Overview of the genome assembly workflow used for assessing the effect of read length and data volume and the workflow used for optimal Knightia excelsa genome assembly construction
2. MATERIALS AND METHODS
2.1. Sample collection
Knightia excelsa (rewarewa) is an endemic tree of Aotearoa, mostly found on the North Island, and common in coastal, lowland and lower montane habitats. This evergreen tree species can grow up to 30 m tall, and bears dark green serrated leathery leaves and dense racemes of red flowers.
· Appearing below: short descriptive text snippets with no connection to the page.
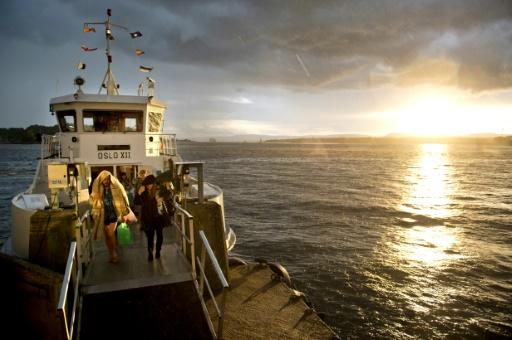 Des touristes reviennent de l'île de Hovedoya dans le fjord d'Oslo, le 24 août 2012 © ODD ANDERSEN AFP/Archives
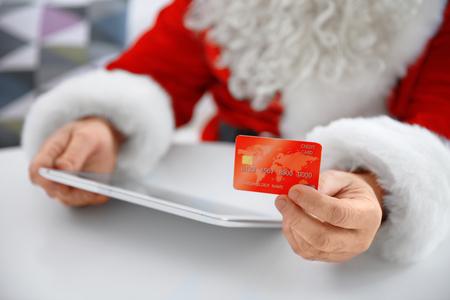Santa Claus with credit card and tablet at home, closeup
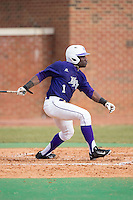 Josh Greene (1) of the High Point Panthers follows through on his swing against the UNCG Spartans at Willard Stadium on February 14, 2015 in High Point, North Carolina.  The Panthers defeated the Spartans 12-2.  (Brian Westerholt/Four Seam Images)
K. excelsa's genome size was estimated to be 1.15 pg per 1C using flow cytometry.
The single K. excelsa tree selected for this project grows in the Warawara Forest, Northland, Aotearoa (Lat. ±4 m 35°22′1.9″S, Long. ±4 m 173°16′5.4″E, altitude 440 m). The leaves were collected in November 2018, authorized by the Te Rarawa Anga Mua and the Komiti Kaitiaki for Warawara Ngahere. At the time of collection, the tree was about 3 m tall, growing in full sun, isolated from other trees, and colonizing a bulldozed site along with Lycopodiella cernuua, Leucopogon fasciculatus and Blechnum novae‐zelandiae beneath it. The tree has deep magenta flowers and was fruiting at the time of sample collection. The tree had two trunks from the same base. One trunk was 4 cm in diameter at 1.35 m above the ground and the other was 2 cm in diameter at 1.35 m above the ground. The combined cross‐sectional area at breast height was 15.7 cm2. The leaves sampled were undamaged leaves without visible fungal infections that ranged in size from 8 to 12 cm long by 2 to 3 cm wide. Two leaf samples were collected (~20 and ~30 g).
The leaves were collected aseptically and packed in a sealable plastic bag, placed inside a Styrofoam box with crushed ice, and protected from ice burn by a stack of paper towels. The sample was delivered within 2 days after collection and stored at −80°C upon arrival at the laboratory.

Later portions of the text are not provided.